To build or synchronize the website's database file from a source directory, simply execute:

sheepwool build /path/to/database /path/to/source

Note that the build command will override existing data in the "resources", "tags" and "vars" tables, but leave any other tables as-is, so the command should be safe to run on production databases.

Site Deployment

On OpenBSD, it is recommended to use kfcgi to deploy a SheepWool website. The kfcgi binary is part of the kcgi dependency.

To serve a website previously built via SheepWool, execute:

kfcgi -- sheepwool serve /path/to/database

You will probably wish to do this in an rc script.

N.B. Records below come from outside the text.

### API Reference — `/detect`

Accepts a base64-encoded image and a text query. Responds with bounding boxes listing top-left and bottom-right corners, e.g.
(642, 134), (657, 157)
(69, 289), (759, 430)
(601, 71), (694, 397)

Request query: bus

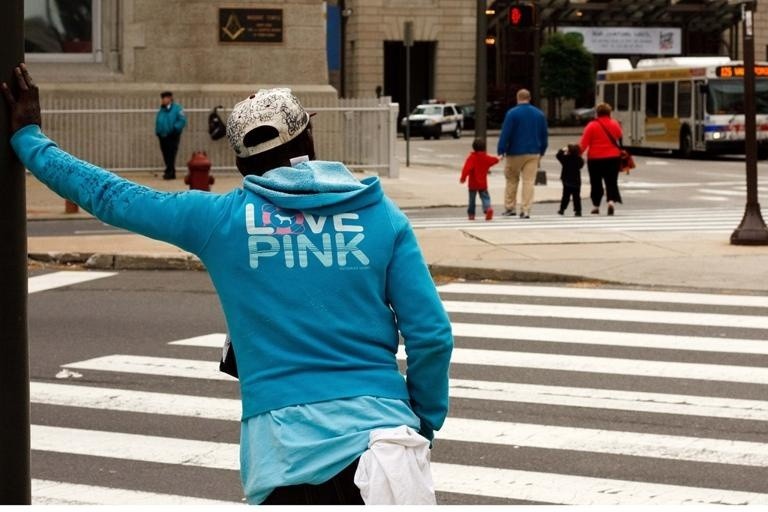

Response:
(592, 56), (766, 159)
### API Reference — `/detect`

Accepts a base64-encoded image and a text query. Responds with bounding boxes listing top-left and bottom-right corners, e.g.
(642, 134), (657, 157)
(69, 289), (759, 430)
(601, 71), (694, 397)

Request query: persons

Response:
(556, 144), (585, 215)
(459, 139), (503, 220)
(3, 63), (453, 505)
(155, 91), (188, 179)
(580, 104), (623, 215)
(498, 88), (548, 219)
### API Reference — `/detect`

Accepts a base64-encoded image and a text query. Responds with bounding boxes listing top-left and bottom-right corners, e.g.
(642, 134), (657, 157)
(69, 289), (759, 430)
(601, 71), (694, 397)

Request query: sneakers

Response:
(468, 214), (475, 220)
(485, 209), (494, 220)
(502, 210), (517, 216)
(590, 204), (614, 215)
(557, 210), (583, 217)
(163, 174), (176, 179)
(520, 212), (530, 219)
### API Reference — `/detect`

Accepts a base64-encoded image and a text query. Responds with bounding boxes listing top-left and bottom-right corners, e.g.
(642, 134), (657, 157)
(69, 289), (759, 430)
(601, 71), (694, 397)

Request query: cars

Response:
(570, 106), (596, 121)
(464, 100), (500, 130)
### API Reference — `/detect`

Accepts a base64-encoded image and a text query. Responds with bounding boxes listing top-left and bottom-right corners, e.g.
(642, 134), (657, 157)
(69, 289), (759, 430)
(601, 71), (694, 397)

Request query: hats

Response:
(161, 92), (172, 98)
(225, 87), (318, 158)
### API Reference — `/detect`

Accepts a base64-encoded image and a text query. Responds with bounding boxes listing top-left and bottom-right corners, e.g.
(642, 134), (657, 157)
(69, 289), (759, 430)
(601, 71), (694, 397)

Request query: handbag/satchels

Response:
(620, 150), (637, 172)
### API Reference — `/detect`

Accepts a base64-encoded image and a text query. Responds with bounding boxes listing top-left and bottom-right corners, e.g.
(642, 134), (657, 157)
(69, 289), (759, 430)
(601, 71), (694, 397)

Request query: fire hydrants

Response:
(185, 152), (214, 189)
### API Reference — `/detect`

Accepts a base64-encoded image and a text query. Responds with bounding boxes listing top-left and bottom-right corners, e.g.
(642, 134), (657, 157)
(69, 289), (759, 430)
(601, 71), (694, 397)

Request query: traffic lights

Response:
(507, 1), (534, 82)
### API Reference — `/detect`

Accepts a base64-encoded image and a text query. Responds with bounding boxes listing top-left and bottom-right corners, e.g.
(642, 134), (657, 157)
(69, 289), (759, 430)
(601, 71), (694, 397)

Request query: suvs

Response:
(401, 98), (464, 141)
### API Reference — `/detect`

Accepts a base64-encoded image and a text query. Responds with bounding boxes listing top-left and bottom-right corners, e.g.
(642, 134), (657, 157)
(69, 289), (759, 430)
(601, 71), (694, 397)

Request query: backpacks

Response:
(208, 105), (226, 140)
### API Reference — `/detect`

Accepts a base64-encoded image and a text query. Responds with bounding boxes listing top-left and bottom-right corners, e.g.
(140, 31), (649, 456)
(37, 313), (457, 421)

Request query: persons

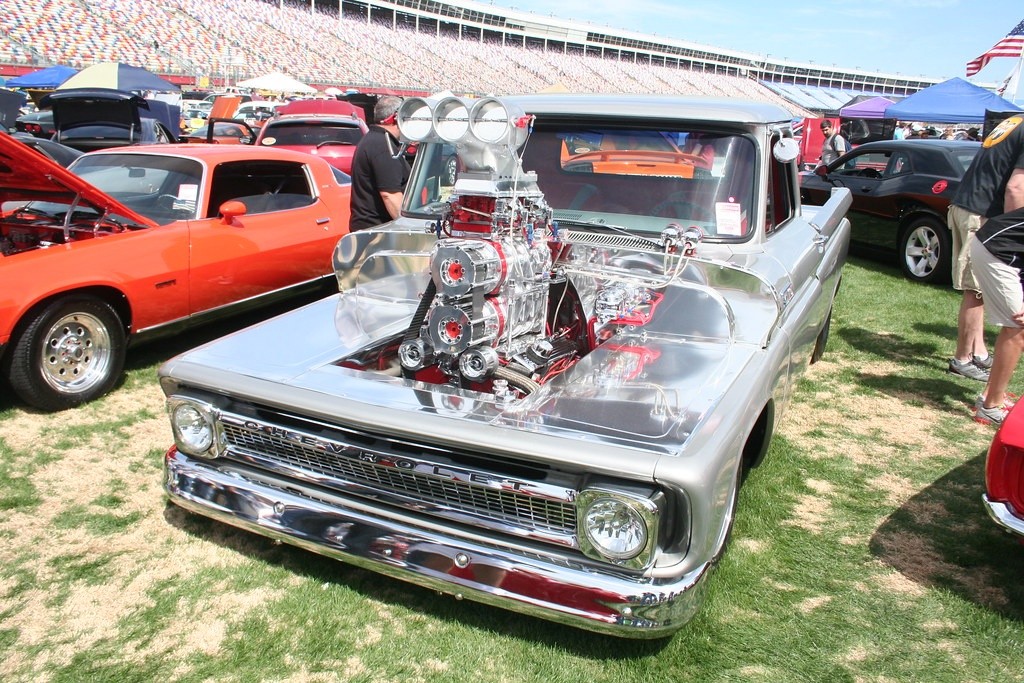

I haven't been able to successfuly use kfcgi on Linux, and instead use spawn-fcgi, like so:

spawn-fcgi -- sheepwool serve /path/to/database

Status

I am currently using SheepWool to build and serve several websites, including my personal website, but I cannot guarantee that it is properly secure and free of critical bugs. While I have many years of development experience with many programming languages, this is my first serious C project, so I wouldn't be surprised if there are memory/security-related issues.

Roadmap

See list of enhancements in the issues page.

History

I've been using the name SheepWool for my content management systems for over twenty years now. Originally, it was a Perl/CGI application, then a Perl/FastCGI application, then a Perl/PSGI application, then a Go application, then a Python/ASGI application, and finally a C/FastCGI application. I have written and re-written it all these times to fit my needs. There really isn't any resemblance between this iteration of SheepWool and earlier ones, but it made sense to me to continue using this name. Since there were at least four earlier iterations, this one is starting at version 5.0.0, though this is entirely arbitrary.

License

All sources use the ISC (like OpenBSD) license. See the LICENSE.md file for details.